Problem to work on =>
Copy out the records precisely, omitting pictures.

(Stored items)
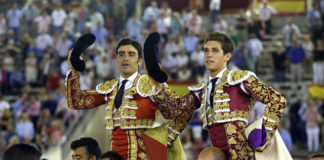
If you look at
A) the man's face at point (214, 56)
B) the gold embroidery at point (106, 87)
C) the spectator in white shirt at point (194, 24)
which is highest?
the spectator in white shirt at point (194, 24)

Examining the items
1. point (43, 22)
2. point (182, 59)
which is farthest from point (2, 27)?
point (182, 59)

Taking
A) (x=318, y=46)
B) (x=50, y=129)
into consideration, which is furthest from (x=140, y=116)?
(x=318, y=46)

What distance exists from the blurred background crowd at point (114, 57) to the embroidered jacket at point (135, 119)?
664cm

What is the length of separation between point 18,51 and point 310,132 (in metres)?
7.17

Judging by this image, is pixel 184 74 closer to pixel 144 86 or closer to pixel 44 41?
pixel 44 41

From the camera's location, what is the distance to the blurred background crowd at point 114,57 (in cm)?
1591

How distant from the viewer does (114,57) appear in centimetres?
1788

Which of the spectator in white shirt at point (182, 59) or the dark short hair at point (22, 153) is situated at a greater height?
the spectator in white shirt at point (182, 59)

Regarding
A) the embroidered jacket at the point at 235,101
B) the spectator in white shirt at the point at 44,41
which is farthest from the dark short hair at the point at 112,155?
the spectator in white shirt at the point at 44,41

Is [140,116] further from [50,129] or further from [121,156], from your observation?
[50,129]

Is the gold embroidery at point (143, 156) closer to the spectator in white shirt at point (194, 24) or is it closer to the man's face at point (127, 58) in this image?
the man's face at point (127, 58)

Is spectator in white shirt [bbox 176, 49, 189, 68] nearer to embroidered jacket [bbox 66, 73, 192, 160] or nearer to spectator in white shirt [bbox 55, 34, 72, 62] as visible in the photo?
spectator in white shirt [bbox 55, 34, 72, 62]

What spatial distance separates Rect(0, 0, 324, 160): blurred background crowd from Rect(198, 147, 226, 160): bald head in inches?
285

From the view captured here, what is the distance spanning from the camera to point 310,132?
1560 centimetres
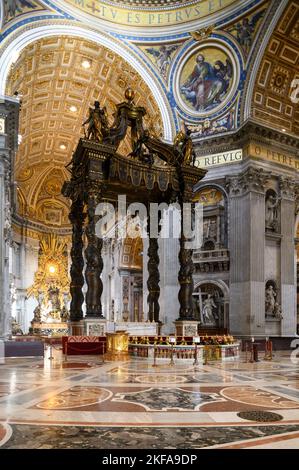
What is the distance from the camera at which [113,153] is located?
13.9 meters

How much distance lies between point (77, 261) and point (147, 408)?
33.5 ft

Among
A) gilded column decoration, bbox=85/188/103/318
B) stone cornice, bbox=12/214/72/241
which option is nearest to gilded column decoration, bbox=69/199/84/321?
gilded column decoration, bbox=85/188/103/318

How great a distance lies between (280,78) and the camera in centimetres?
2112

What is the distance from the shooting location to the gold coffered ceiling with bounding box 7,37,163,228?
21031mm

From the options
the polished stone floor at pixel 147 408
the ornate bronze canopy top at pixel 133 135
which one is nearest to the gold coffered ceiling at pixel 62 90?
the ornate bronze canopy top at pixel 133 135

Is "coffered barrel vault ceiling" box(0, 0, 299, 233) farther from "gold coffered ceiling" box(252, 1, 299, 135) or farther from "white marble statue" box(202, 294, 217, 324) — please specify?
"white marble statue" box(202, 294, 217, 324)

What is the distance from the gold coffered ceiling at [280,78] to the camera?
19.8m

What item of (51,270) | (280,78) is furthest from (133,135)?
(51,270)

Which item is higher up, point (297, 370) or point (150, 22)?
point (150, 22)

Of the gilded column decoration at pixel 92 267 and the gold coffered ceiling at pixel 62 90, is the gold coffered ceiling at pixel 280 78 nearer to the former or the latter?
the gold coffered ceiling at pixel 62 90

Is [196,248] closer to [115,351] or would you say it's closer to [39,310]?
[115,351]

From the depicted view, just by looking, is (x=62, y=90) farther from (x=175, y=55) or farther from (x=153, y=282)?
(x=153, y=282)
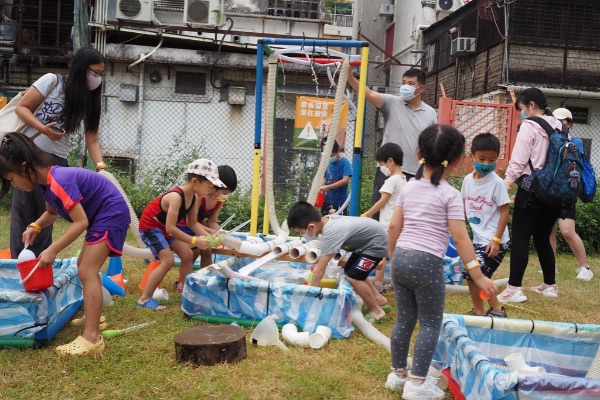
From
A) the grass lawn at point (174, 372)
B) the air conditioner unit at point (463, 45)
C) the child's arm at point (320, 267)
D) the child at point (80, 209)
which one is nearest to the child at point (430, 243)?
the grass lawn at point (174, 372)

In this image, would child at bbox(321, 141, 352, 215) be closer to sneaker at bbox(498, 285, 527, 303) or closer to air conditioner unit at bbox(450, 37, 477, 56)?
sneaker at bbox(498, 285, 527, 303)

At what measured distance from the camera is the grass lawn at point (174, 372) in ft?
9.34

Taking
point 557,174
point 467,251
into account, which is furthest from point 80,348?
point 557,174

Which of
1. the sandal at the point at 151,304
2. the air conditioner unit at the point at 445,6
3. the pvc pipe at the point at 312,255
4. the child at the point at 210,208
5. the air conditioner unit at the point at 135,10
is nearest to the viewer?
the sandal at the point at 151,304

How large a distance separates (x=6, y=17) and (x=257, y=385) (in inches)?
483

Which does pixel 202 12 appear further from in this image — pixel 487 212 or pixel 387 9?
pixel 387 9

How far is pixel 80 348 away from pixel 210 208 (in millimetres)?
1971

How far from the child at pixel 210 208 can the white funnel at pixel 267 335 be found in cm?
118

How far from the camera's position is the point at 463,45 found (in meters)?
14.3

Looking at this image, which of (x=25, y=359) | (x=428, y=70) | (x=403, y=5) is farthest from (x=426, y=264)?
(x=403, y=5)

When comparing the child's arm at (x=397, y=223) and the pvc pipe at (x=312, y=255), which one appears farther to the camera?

Written answer =>
If you look at
A) the man's face at point (214, 56)
B) the gold embroidery at point (106, 87)
C) the spectator in white shirt at point (194, 24)
which is highest?
the spectator in white shirt at point (194, 24)

Examining the items
1. point (43, 22)
2. point (182, 59)
which is farthest from point (2, 27)?
point (182, 59)

Taking
A) (x=318, y=46)
B) (x=50, y=129)
into consideration, which is furthest from (x=140, y=116)?
(x=318, y=46)

What distance exists from the blurred background crowd at point (114, 57) to the embroidered jacket at point (135, 119)?
664cm

What is the length of separation between point 18,51 and point 310,132 (in metres)?
7.17

Judging by this image, is pixel 184 74 closer to pixel 144 86 or closer to pixel 44 41?
pixel 44 41

From the camera's location, what is the distance to the blurred background crowd at point 114,57 (in cm)?
1591

How distant from the viewer does (114,57) appear in centimetres?
1788

Which of the spectator in white shirt at point (182, 59) or the dark short hair at point (22, 153) is situated at a greater height?
the spectator in white shirt at point (182, 59)

Regarding
A) the embroidered jacket at the point at 235,101
B) the spectator in white shirt at the point at 44,41
which is farthest from the dark short hair at the point at 112,155?
the spectator in white shirt at the point at 44,41

Is [140,116] further from [50,129] or further from [121,156], from your observation?
[50,129]

Is the gold embroidery at point (143, 156) closer to the spectator in white shirt at point (194, 24) or is it closer to the man's face at point (127, 58) in this image?
the man's face at point (127, 58)

Is spectator in white shirt [bbox 176, 49, 189, 68] nearer to embroidered jacket [bbox 66, 73, 192, 160] or nearer to spectator in white shirt [bbox 55, 34, 72, 62] as visible in the photo?
spectator in white shirt [bbox 55, 34, 72, 62]

What spatial distance separates Rect(0, 0, 324, 160): blurred background crowd from Rect(198, 147, 226, 160): bald head in inches?
285

From the view captured here, what is the distance spanning from the camera to point 310,132?
1560 centimetres
What is the distance from the camera at which [113,153] is located?
13.9 meters

How much distance lies between point (77, 261) and point (147, 408)?
33.5 ft

Among
A) gilded column decoration, bbox=85/188/103/318
B) stone cornice, bbox=12/214/72/241
which option is nearest to gilded column decoration, bbox=69/199/84/321?
gilded column decoration, bbox=85/188/103/318

How great a distance lies between (280,78) and the camera in centimetres?
2112

What is the distance from the shooting location to the gold coffered ceiling with bounding box 7,37,163,228?
21031mm

From the options
the polished stone floor at pixel 147 408
the ornate bronze canopy top at pixel 133 135
which one is nearest to the gold coffered ceiling at pixel 62 90?
the ornate bronze canopy top at pixel 133 135

Is "coffered barrel vault ceiling" box(0, 0, 299, 233) farther from "gold coffered ceiling" box(252, 1, 299, 135) or farther from "white marble statue" box(202, 294, 217, 324) — please specify?
"white marble statue" box(202, 294, 217, 324)

What is the distance from the gold coffered ceiling at [280,78] to the camera?
19.8m

What item of (51,270) | (280,78) is furthest from (133,135)?
(51,270)

Which item is higher up, point (297, 370) or point (150, 22)?
point (150, 22)

Of the gilded column decoration at pixel 92 267 and the gold coffered ceiling at pixel 62 90, is the gold coffered ceiling at pixel 280 78 nearer to the former or the latter?
the gold coffered ceiling at pixel 62 90

Is [196,248] closer to [115,351] or would you say it's closer to [39,310]?
[115,351]

From the depicted view, just by looking, is (x=62, y=90) farther from (x=175, y=55) or farther from (x=153, y=282)?
(x=153, y=282)
From
A) the grass lawn at point (174, 372)
B) the air conditioner unit at point (463, 45)
C) the child's arm at point (320, 267)
D) the child at point (80, 209)
which one is nearest to the child at point (430, 243)?
the grass lawn at point (174, 372)

In this image, would child at bbox(321, 141, 352, 215) be closer to sneaker at bbox(498, 285, 527, 303) or closer to air conditioner unit at bbox(450, 37, 477, 56)?
sneaker at bbox(498, 285, 527, 303)

At what measured distance from the camera is the grass lawn at point (174, 372) in ft?
9.34

Taking
point 557,174
point 467,251
into account, which is furthest from point 80,348?
point 557,174

Which of
1. the sandal at the point at 151,304
2. the air conditioner unit at the point at 445,6
3. the pvc pipe at the point at 312,255
4. the child at the point at 210,208
5. the air conditioner unit at the point at 135,10
is nearest to the viewer?
the sandal at the point at 151,304

How large a distance separates (x=6, y=17) and (x=257, y=385) (in inches)?
483

Which does pixel 202 12 appear further from in this image — pixel 487 212 or pixel 387 9?
pixel 387 9

How far is pixel 80 348 away from pixel 210 208 (in millimetres)?
1971

How far from the child at pixel 210 208 can the white funnel at pixel 267 335 be found in cm?
118

How far from the camera's position is the point at 463,45 found (in meters)?
14.3

Looking at this image, which of (x=25, y=359) | (x=428, y=70) | (x=403, y=5) is farthest from (x=426, y=264)?
(x=403, y=5)

When comparing the child's arm at (x=397, y=223) and the pvc pipe at (x=312, y=255), which one appears farther to the camera?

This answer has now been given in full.